I think there is also an anti-drug subtext. ADAM destroys the citizens' minds to the point where they are concerned only with their own ability to get more ADAM. An addict is only interested in their own addiction; a self-centered life in the extreme, but if an addict's will is that he lives only to indulge in his drug, then is it not rational self-interest to pursue this lifestyle to whatever extremes he sees fit? Ryan's individualist philosophy agrees, and he can not bring himself to outlaw ADAM.
Going back to the main thrust of the plot, Andrew Ryan believed that society is driven by the will of great men. In this, he was right! He built an underwater city which thrived for many years - a success by all accounts. What he did not appreciate was that while society is driven by the will of great men, it is fueled by the toil of ordinary men. Fontaine said: "Somebody has to scrub the toilets."
It becomes apparent that the greatness of Rapture would not be possible without both the great will of Ryan and the hard labour of everybody else. To play the game is to learn this lesson yourself, as it is at once a beautiful, gripping work of art, and yet also a slightly tedious pseudo-RPG. While exploring gilded spectacles, you will have to stop frequently to search corpses for ammo, crates for spare parts, and yes, you will find the odd useful item in a broken cistern. To experience the joy of Rapture, you must at once be the hero protagonist, and the lavatory-scrubber.
Bioshock should have been a movie. Fallout 3 is a much better game.

> [Set exercise 1] Locate each line in the listing below that contains the word "bush", and copy those lines.

(Stored dataset items)

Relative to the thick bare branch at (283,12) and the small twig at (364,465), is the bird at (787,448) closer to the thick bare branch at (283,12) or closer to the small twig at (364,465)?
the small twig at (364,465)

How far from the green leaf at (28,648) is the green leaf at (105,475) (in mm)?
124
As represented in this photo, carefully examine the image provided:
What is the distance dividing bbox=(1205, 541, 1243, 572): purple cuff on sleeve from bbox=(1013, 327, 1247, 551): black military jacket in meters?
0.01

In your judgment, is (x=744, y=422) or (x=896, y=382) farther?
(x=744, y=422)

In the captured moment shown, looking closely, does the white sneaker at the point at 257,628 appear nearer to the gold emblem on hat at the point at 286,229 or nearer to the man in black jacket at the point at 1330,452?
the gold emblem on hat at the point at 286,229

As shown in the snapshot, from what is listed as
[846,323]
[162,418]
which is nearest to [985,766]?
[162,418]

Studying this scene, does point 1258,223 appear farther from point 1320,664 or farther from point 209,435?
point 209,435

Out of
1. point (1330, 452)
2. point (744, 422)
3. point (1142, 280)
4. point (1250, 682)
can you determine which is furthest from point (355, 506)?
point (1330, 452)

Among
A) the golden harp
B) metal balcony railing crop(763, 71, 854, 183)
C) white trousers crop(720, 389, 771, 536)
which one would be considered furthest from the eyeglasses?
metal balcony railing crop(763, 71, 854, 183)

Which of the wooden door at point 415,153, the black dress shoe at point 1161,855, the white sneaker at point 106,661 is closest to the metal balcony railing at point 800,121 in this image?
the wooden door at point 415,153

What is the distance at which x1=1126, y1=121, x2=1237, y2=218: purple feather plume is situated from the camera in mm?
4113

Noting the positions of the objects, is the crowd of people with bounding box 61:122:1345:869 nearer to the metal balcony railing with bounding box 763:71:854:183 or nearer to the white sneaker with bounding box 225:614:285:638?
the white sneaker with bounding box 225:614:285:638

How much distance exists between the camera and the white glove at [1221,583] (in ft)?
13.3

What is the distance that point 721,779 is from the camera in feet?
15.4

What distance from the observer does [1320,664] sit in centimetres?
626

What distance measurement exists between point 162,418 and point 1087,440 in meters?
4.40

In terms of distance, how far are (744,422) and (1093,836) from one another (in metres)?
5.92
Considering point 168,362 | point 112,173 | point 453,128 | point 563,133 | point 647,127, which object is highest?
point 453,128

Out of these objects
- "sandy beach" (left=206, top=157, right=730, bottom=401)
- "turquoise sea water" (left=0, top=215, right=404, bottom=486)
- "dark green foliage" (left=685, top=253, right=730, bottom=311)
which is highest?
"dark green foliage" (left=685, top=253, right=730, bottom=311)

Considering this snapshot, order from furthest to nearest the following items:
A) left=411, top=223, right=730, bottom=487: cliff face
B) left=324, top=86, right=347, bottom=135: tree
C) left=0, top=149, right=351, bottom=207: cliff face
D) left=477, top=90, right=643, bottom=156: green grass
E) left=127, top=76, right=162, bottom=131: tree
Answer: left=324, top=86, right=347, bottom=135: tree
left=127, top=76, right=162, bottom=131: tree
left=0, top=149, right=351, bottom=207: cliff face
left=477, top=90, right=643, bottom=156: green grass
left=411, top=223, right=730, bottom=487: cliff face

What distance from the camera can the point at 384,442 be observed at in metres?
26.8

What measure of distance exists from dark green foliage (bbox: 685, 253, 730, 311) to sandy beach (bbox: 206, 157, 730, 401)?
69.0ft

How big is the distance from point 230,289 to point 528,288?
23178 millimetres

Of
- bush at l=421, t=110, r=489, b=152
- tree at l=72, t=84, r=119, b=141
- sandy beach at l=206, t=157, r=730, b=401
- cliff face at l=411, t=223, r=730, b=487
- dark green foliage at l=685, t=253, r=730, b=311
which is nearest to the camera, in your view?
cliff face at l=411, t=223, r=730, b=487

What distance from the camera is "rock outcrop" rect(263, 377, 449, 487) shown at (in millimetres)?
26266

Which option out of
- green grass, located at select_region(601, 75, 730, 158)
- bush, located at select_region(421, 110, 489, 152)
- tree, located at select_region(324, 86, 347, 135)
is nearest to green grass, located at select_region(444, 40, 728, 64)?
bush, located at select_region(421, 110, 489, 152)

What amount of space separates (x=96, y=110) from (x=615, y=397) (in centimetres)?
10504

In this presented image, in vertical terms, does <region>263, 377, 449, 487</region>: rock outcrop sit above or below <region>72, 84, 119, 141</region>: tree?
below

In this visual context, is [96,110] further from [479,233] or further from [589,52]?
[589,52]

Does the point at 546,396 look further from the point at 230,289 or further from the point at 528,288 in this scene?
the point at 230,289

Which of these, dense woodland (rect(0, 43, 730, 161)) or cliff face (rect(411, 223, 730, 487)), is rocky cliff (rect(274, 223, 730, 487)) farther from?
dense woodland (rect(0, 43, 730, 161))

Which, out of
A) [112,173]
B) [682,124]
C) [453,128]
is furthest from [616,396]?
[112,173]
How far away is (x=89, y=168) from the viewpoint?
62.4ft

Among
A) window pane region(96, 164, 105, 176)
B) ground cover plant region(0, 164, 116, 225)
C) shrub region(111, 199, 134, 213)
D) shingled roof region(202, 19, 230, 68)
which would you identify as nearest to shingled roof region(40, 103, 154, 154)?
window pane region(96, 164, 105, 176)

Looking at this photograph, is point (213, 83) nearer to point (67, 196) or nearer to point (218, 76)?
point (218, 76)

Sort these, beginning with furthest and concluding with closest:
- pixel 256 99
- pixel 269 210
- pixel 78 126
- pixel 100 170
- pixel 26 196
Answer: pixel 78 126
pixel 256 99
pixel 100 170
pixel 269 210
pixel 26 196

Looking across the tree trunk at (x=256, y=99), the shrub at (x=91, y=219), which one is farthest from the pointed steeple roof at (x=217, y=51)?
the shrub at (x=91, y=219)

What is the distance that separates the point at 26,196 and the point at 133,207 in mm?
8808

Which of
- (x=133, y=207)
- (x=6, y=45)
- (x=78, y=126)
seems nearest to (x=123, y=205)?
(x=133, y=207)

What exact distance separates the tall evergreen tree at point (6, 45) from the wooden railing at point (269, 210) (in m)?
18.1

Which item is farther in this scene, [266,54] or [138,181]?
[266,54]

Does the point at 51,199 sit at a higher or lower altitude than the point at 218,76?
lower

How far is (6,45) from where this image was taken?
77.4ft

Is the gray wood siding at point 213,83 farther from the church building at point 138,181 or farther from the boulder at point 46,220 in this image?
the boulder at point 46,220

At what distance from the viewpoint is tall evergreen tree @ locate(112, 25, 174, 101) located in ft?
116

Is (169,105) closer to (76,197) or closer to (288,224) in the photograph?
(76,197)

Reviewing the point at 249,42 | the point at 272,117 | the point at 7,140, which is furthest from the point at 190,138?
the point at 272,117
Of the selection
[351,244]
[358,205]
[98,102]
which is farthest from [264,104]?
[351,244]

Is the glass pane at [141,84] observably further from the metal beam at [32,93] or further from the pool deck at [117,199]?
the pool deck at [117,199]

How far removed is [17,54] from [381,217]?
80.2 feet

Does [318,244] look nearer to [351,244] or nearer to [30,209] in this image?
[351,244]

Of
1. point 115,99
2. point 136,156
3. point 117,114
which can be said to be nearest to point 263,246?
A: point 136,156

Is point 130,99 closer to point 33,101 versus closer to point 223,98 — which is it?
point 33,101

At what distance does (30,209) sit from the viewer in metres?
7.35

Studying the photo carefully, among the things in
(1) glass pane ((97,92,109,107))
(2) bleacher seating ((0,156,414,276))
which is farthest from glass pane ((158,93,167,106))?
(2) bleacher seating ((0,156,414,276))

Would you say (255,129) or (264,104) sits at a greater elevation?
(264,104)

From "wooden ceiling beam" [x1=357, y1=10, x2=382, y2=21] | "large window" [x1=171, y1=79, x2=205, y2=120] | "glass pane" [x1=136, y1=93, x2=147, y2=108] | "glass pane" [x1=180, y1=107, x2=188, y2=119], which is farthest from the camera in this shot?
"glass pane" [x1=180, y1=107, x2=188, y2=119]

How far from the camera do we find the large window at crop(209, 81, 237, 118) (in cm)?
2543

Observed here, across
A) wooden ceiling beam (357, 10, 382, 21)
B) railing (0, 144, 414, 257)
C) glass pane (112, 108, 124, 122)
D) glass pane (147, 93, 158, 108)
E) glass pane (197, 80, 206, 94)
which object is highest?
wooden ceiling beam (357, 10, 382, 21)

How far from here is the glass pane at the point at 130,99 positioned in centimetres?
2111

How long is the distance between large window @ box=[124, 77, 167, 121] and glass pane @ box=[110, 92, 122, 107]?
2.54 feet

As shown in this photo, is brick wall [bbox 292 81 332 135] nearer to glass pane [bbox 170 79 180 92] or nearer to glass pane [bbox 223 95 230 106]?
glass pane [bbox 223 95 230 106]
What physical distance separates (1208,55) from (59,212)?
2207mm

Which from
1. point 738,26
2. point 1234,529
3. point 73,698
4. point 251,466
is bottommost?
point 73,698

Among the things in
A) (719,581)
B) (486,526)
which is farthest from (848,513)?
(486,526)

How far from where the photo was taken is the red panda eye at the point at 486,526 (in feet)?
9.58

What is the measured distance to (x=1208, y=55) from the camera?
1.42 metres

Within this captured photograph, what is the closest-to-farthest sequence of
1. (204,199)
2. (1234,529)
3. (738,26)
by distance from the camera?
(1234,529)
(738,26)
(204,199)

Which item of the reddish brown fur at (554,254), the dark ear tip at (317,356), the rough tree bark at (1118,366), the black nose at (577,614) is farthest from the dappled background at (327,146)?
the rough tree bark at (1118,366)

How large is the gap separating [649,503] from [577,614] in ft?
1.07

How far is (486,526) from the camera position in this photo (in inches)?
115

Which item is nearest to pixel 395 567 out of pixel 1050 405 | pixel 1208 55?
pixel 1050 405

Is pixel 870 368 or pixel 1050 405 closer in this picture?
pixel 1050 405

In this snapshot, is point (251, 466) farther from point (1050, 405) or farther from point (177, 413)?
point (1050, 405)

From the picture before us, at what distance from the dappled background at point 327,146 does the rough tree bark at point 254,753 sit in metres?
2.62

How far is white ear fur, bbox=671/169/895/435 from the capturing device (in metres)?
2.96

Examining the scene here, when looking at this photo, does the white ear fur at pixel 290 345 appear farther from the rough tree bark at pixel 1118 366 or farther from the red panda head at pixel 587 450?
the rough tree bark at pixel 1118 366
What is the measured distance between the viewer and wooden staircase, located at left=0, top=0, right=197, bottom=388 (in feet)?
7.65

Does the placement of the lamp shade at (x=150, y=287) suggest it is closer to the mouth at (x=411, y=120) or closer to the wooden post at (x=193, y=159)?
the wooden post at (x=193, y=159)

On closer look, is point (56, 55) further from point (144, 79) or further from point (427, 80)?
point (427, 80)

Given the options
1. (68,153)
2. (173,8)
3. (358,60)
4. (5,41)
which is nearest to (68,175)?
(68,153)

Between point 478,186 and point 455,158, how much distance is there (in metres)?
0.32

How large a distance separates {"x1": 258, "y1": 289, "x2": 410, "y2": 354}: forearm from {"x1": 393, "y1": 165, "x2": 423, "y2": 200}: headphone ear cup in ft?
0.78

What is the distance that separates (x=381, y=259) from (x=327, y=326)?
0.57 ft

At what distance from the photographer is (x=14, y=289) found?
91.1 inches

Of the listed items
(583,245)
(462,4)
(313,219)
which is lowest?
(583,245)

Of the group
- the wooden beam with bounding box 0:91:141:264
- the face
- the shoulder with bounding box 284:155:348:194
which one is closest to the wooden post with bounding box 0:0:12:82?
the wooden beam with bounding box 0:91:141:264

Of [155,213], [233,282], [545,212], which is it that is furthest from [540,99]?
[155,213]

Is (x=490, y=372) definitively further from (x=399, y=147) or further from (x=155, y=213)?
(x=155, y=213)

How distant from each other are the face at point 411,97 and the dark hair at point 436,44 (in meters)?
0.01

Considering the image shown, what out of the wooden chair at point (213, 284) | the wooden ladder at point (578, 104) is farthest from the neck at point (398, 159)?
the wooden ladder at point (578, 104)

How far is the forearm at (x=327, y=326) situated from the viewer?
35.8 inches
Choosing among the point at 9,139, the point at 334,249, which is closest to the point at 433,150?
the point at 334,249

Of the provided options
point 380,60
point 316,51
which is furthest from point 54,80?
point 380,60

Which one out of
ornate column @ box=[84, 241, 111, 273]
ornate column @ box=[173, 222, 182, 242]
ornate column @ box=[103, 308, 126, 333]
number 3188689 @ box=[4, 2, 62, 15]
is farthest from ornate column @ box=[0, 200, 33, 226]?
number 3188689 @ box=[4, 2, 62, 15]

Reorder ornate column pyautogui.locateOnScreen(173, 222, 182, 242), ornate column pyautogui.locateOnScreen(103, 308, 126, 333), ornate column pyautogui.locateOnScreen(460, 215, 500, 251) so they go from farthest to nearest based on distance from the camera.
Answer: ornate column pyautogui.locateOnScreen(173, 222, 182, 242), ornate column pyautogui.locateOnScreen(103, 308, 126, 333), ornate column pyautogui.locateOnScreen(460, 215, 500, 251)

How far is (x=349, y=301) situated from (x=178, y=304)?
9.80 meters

> [Set exercise 2]
Answer these questions about the Bioshock commentary above:
(a) According to the commentary, what does ADAM do to the citizens' minds?
(b) Who is quoted as saying that somebody has to scrub the toilets?
(c) Which game does the commentary call a much better game?

> [Correct output 1]
- bush at l=421, t=110, r=489, b=152
- bush, located at select_region(421, 110, 489, 152)
bush, located at select_region(421, 110, 489, 152)

> [Correct output 2]
(a) It destroys their minds to the point where they care only about their own ability to get more ADAM.
(b) Fontaine.
(c) Fallout 3.